Quando la voce è iniziata a circolare, a qualcuno ha fatto storcere il naso. Parliamo dell’aumento dei compensi per i membri del Cda della Fondazione Istituti Educativi Di Bergamo. Un provvedimento deliberato dal Cda stesso, secondo i malpensanti passando un po’ troppo in sordina (sul sito della Fondazione, ad esempio, non vi è traccia).

“Le cose sono cambiate rispetto al passato, quando c’erano meno compiti da svolgere – commenta il presidente dell’ente Luigi Sorzi, 49 anni, in carica dal maggio 2018 -. Semplicemente si lavora di più e le indennità sono di conseguenza aumentate”. Lo spiega lui stesso: “Da mille euro a duemila per il presidente, da cinquecento a mille per i consiglieri”.

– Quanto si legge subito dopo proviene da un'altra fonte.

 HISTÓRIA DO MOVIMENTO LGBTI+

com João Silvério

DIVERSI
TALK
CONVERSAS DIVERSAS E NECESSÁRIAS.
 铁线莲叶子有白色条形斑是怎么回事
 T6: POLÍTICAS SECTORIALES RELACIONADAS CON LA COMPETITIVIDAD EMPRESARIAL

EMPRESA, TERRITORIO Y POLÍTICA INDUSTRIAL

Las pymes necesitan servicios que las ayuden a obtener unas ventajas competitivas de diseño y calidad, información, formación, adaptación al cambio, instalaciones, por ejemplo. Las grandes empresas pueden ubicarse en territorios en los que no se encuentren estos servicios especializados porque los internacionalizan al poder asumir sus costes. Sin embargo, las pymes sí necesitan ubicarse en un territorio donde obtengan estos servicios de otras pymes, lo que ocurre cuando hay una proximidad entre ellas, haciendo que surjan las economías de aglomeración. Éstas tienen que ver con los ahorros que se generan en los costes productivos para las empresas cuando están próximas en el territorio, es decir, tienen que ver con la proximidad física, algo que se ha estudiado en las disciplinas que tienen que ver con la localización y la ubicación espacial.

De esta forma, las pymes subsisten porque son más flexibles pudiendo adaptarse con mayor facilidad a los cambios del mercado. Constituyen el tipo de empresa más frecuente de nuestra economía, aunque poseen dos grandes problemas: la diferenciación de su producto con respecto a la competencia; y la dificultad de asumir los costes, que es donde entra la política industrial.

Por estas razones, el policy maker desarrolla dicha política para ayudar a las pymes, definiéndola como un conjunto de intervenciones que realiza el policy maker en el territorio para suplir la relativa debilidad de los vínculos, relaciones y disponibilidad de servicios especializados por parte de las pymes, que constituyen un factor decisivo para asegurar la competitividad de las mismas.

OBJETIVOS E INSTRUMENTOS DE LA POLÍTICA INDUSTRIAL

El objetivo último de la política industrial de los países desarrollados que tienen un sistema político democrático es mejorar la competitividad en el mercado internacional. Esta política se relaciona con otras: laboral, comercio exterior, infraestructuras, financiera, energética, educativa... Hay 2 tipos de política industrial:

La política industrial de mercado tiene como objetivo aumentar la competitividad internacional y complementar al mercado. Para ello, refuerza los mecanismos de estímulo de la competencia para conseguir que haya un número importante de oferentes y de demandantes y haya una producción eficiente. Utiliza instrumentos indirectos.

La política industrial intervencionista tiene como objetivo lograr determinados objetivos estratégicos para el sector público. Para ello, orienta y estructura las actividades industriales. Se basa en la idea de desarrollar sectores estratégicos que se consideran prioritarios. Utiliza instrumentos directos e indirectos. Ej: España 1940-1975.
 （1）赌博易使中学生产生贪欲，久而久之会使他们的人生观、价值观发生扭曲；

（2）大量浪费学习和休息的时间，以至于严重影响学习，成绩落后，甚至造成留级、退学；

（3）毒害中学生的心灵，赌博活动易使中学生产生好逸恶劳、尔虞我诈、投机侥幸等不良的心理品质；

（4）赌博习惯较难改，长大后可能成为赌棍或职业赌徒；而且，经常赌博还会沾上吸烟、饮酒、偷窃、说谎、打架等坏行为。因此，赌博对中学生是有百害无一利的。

La Fondazione, stanziando somme importanti, contribuisce allo sviluppo di attività sociali, educative e culturali sul territorio bergamasco. “In precedenza si erogavano fondi a pioggia, adesso procediamo con la formula del bando – sottolinea Sorzi -. Pensare e predisporre i bandi di gara è solo una delle attività che occupano del tempo. In passato – aggiunge – i consiglieri dovevano soltanto ratificare le decisioni del presidente, mentre oggi ho chiesto loro di essere presenti nelle nostre sedi tre volte a settimana per sostenere il lavoro degli uffici. Io stesso vi passo oltre dieci ore al giorno” assicura Sorzi. In quest’ottica, i compensi non suonano certo spropositati.

La sede principale si trova in Passaggio dei Canonici Lateranensi a Bergamo – dove dal 22 luglio inizieranno i lavori di ristrutturazione – l’altra a Castel Cerreto, nella Bassa. Su appuntamento si possono incontrare i consiglieri Carla Bianchi (di Misano), Gabriele Riva (sindaco di Arzago ed ex segretario provinciale del Pd), Matteo Rossi (ex presidente dem della Provincia) e Mauro Bonomelli (primo cittadino a Costa Volpino, consigliere provinciale del Pd).

Delle vere e proprie deleghe non risultano “ma ognuno di loro segue un’area di riferimento – fa notare Sorzi -. Bianchi e Bonomelli quella relativa al patrimonio economico ed edilizio della Fondazione” (circa 120 milioni di euro in edifici e terreni e quasi 12 in titoli di stato o azionari, ndr) Riva e Rossi le tematiche legate al sociale, all’educazione e alla formazione”.

Il presidente e i quattro consiglieri, nominati dal presidente della Provincia di Bergamo con incarico quinquennale, compongono l’attuale Cda. L’arrivo di Sorzi – caldeggiato proprio da Rossi, allora presidente della Provincia a sua volta autonominatosi nel Cda – era stato accompagnato dalle polemiche, accentuate dalle parole del deputato leghista Daniele Belotti, che aveva definito l’ente “una sezione del Pd” dove “la Provincia nominando il Cda della fondazione ne è di fatto il controllore”.

“Il Cda è di nomina provinciale, ma non è sottoposto a controllo – le parole di Sorzi -. Qui il lavoro da fare non manca e non saremmo nemmeno tenuti a giustificarci. Ci vorrà del tempo, ma stiamo provando a trasformare una Fondazione in un’azienda che possa stare in piedi, consolidando il patrimonio e mettendo a reddito gli immobili. Il tutto con la massima trasparenza”.